The total number of intersections.

Return type

int

Examples

>>> import numpy as np
>>> clear_enrichment_caches()
>>> annotationmaps = {'a': {'r1': [0, 0, 2, 1]},
...                   'b': {'r1': [1, 1, 0, 0]}}
>>> looping_classes = {'r1': np.array([[''   , ''   , 'es' , 'ips'],
...                                    [''   , ''   , 'npc', 'npc'],
...                                    ['es' , 'npc', ''   , ''   ],
...                                    ['ips', 'npc', ''   , ''   ]],
...                                   dtype='U25')}
>>> count_intersections('a', 'b', 'r1', 'es', annotationmaps,
...                     looping_classes, margin=0)
1
>>> count_intersections('a', 'b', 'r1', 'npc', annotationmaps,
...                     looping_classes, margin=0)
2
>>> count_intersections('a', 'b', 'r1', 'npc', annotationmaps,
...                     looping_classes, margin=0)
2
>>> count_intersections.cache_info()
CacheInfo(hits=1, misses=2, maxsize=None, currsize=2)
>>> count_intersections('a', 'b', 'r1', 'es', annotationmaps,
...                     looping_classes, margin=0, asymmetric=True)
0
>>> count_intersections('b', 'a', 'r1', 'es', annotationmaps,
...                     looping_classes, margin=0, asymmetric=True)
1
lib5c.algorithms.enrichment.count_intersections_all(annotation_a, annotation_b, category, annotationmaps, looping_classes, threshold=0, margin=1, asymmetric=False)[source]

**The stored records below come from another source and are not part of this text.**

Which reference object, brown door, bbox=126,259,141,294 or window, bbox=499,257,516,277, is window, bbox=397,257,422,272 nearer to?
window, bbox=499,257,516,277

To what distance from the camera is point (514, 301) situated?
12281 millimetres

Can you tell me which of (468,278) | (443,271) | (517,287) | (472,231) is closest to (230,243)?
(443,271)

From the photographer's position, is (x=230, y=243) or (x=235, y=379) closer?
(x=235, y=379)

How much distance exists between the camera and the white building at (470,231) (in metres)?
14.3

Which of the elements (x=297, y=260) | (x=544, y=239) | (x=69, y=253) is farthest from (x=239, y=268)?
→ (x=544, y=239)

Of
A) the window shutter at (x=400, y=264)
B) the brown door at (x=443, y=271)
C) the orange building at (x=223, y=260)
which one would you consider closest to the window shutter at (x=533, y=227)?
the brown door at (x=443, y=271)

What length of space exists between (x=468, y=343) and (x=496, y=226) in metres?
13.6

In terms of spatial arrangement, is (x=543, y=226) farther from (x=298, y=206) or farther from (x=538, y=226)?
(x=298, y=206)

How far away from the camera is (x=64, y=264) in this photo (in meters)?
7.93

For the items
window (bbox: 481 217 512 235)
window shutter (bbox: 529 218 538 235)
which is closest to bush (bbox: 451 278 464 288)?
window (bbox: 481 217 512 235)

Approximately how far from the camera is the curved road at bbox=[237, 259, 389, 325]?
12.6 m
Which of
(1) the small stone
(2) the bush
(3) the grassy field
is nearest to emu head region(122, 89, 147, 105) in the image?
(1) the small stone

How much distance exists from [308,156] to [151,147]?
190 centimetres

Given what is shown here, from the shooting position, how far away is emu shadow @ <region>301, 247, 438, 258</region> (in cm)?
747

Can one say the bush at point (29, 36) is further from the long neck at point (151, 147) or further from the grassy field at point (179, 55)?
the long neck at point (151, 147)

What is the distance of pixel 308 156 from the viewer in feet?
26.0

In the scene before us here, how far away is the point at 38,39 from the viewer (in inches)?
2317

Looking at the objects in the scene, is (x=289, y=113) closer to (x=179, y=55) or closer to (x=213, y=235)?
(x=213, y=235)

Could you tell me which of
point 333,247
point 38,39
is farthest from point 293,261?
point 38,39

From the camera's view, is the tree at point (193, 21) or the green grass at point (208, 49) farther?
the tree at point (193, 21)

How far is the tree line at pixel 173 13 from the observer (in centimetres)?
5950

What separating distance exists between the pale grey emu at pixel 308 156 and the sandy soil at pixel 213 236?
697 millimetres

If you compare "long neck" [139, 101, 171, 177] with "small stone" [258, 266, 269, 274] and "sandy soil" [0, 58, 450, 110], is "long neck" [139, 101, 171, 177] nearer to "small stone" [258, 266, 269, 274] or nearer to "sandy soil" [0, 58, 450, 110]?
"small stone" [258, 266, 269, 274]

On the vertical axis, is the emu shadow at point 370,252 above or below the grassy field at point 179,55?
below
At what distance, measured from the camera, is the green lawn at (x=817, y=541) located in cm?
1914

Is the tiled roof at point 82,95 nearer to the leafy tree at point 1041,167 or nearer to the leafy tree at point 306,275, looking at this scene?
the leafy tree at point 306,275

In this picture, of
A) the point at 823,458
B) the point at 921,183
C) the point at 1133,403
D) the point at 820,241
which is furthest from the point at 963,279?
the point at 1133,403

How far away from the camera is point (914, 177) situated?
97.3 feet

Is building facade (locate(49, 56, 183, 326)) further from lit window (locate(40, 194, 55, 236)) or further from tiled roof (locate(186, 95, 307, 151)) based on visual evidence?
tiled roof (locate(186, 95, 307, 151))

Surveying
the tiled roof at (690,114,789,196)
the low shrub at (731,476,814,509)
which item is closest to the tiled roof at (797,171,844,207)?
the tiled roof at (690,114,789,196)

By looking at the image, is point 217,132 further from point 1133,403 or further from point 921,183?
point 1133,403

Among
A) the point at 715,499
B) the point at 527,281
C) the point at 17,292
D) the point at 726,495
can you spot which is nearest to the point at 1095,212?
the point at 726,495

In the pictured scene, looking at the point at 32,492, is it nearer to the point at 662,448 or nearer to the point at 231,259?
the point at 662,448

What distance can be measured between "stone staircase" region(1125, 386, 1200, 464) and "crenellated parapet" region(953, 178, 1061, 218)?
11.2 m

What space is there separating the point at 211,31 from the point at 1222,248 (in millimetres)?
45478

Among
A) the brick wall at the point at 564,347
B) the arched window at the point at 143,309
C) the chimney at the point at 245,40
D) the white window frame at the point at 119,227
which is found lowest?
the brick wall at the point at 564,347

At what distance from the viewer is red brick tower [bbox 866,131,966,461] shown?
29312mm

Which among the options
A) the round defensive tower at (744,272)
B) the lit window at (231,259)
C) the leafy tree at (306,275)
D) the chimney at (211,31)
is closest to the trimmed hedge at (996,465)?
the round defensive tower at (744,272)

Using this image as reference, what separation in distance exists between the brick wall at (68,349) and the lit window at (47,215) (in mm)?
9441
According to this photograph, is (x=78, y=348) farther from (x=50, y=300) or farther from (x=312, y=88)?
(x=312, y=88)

Counts the number of times annotation_a and annotation_b are found on opposite ends of loops in a given category of loop type across all genomic regions.

Parameters
  • annotation_a (str) – Annotation to look for on one side of the loop.

  • annotation_b (str) – Annotation to look for on the other side of the loop.

  • category (str) – Only consider loops of this category.

  • annotationmaps (dict of annotationmap) –

    A dict describing the annotations. In total, it should have the following structure:

    {
        'annotation_a_name': {
            'region_1_name': list of int,
            'region_2_name': list of int,
            ...
         },
        'annotation_b_name': {
            'region_1_name': list of int,
            'region_2_name': list of int,
            ...
        },
        ...
    }
    

    where annotationmaps['annotation_a']['region_r'] should be a list of ints describing the number of 'annotation_a'``s present in each bin of ``'region_r'.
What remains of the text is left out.